/---

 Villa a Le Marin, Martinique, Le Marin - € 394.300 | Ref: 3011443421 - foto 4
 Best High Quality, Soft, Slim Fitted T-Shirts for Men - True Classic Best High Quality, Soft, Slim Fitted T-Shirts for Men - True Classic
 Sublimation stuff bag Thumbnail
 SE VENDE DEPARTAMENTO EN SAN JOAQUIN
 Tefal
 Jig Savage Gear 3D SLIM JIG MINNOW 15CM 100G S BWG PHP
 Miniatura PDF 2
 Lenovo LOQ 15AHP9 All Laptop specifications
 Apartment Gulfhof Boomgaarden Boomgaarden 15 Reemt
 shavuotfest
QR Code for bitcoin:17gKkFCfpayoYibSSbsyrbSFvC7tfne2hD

\---
/---

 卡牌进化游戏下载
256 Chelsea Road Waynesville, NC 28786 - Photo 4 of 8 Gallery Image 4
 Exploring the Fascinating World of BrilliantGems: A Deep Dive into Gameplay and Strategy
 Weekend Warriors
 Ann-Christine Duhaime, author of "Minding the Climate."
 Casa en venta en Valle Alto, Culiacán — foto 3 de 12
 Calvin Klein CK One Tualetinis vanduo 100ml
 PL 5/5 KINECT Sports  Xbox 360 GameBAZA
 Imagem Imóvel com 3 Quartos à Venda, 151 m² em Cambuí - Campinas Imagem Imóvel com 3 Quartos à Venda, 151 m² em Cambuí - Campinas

\---

→ WORK INSTRUCTIONS
Scan the listing for "foto" and copy out each line that has it.

→ WORKED SOLUTION
 Villa a Le Marin, Martinique, Le Marin - € 394.300 | Ref: 3011443421 - foto 4
 Casa en venta en Valle Alto, Culiacán — foto 3 de 12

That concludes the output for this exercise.